====== Records for this task ======

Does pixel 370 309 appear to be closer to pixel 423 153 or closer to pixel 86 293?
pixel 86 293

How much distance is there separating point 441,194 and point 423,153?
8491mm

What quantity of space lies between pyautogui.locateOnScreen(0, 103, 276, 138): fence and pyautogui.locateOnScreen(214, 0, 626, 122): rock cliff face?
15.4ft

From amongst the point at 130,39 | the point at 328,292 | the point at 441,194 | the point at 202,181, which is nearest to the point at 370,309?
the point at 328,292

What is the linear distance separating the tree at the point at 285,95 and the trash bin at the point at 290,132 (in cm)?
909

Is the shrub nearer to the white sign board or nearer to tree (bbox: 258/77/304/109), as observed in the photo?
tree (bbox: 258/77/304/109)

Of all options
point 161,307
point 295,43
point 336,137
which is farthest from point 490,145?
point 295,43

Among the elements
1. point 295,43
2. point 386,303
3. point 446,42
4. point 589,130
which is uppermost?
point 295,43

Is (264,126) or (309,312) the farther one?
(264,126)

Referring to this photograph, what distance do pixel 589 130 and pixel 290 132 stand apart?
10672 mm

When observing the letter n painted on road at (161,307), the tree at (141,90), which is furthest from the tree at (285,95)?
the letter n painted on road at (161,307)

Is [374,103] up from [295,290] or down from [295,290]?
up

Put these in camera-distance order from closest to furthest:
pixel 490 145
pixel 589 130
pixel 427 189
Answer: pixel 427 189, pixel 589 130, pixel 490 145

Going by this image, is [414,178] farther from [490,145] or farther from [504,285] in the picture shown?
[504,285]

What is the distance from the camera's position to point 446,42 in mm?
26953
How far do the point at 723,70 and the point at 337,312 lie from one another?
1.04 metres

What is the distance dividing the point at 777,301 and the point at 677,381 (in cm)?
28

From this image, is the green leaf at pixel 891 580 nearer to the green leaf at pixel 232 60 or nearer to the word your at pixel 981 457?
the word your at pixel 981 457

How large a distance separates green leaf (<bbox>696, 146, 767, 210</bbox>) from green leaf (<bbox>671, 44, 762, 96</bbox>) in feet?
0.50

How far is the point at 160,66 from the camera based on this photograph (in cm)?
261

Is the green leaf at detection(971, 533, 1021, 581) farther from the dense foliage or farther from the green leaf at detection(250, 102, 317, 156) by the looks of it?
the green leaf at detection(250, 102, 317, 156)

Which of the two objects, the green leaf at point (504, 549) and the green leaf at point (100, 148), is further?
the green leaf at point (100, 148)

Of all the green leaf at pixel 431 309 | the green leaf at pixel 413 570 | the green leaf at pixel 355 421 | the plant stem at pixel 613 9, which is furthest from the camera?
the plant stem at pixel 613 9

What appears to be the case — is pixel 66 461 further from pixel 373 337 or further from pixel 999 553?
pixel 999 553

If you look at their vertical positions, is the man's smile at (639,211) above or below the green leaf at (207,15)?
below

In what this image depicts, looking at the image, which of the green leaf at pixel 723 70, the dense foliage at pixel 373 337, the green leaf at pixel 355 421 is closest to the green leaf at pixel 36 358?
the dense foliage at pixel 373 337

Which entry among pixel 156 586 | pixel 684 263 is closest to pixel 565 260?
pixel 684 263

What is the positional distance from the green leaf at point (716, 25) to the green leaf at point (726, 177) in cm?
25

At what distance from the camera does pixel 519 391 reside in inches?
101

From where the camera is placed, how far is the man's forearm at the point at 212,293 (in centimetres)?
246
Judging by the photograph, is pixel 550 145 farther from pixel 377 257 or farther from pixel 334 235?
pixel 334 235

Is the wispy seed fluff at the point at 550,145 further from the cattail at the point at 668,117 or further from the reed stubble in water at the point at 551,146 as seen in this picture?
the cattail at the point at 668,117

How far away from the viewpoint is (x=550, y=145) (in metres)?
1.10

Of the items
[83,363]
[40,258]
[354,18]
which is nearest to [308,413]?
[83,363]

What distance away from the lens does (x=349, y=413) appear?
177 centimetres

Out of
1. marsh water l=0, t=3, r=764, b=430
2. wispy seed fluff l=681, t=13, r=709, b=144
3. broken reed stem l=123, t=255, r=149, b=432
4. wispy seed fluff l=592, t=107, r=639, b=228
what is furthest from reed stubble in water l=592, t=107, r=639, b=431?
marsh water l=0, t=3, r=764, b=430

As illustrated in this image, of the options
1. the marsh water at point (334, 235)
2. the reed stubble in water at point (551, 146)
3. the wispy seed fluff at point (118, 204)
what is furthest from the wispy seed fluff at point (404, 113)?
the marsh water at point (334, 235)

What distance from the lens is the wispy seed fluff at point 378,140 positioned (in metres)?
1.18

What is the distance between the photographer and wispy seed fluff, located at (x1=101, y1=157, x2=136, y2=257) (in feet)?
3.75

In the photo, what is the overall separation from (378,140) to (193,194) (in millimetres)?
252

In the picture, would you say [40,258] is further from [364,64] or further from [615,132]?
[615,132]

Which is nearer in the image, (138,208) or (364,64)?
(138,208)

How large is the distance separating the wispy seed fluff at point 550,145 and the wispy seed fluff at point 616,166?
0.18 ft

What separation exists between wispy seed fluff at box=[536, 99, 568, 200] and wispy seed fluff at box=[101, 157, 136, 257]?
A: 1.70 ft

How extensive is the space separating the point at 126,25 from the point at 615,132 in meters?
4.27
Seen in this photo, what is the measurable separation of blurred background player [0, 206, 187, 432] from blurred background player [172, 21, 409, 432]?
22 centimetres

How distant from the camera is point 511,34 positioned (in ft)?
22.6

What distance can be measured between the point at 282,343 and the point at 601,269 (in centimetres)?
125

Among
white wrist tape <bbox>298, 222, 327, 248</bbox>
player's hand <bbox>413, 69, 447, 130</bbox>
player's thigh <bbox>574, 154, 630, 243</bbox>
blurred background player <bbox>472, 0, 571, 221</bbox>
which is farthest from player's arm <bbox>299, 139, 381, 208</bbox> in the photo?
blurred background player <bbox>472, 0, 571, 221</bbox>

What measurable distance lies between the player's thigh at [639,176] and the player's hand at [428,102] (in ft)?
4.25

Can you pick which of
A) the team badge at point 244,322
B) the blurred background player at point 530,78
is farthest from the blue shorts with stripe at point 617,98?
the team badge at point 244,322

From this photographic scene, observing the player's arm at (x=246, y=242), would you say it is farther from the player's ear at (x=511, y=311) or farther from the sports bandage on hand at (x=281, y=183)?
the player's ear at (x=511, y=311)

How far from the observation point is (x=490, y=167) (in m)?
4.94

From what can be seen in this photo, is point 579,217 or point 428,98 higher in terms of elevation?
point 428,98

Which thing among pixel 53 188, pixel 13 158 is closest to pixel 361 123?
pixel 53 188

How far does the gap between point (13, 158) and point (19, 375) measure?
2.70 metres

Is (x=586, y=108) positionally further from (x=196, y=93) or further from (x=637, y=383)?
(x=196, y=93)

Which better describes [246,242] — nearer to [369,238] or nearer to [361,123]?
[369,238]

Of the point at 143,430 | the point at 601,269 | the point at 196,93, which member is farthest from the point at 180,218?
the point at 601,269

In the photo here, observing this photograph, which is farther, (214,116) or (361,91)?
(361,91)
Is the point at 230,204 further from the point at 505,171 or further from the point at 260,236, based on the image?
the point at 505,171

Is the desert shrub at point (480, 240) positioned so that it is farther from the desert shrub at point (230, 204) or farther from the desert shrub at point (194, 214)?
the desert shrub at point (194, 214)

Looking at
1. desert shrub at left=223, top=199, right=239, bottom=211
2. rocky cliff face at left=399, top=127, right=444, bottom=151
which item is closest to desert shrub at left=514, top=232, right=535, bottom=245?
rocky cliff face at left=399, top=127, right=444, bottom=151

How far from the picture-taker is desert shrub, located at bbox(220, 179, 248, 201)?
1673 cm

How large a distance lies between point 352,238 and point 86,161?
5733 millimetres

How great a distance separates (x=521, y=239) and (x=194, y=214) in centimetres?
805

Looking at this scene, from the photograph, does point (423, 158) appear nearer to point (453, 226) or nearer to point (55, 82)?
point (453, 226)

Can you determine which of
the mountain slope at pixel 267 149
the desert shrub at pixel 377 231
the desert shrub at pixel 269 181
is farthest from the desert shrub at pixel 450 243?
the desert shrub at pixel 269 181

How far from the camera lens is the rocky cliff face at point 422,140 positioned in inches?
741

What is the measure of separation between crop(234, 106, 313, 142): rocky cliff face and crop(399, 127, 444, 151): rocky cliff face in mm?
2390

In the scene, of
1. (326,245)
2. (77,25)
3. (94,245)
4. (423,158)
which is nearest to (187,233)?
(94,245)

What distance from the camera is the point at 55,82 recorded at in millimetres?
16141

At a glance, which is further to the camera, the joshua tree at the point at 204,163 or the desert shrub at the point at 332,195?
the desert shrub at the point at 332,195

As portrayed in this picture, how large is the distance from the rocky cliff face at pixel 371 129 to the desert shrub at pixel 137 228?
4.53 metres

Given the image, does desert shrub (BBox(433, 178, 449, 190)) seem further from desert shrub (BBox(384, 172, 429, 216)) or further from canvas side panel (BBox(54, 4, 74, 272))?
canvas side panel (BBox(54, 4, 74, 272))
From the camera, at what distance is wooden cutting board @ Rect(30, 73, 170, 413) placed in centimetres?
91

======

■ What is being asked ■
Rewrite the rows starting at the one that contains "As portrayed in" and ending with the final row, replacing "desert shrub" with "desert bush" and leaving everything else unchanged.

■ Task output ■
As portrayed in this picture, how large is the distance from the rocky cliff face at pixel 371 129 to the desert bush at pixel 137 228?
4.53 metres

Given the image, does desert bush (BBox(433, 178, 449, 190)) seem further from desert bush (BBox(384, 172, 429, 216)) or further from canvas side panel (BBox(54, 4, 74, 272))?
canvas side panel (BBox(54, 4, 74, 272))
From the camera, at what distance is wooden cutting board @ Rect(30, 73, 170, 413) placed in centimetres?
91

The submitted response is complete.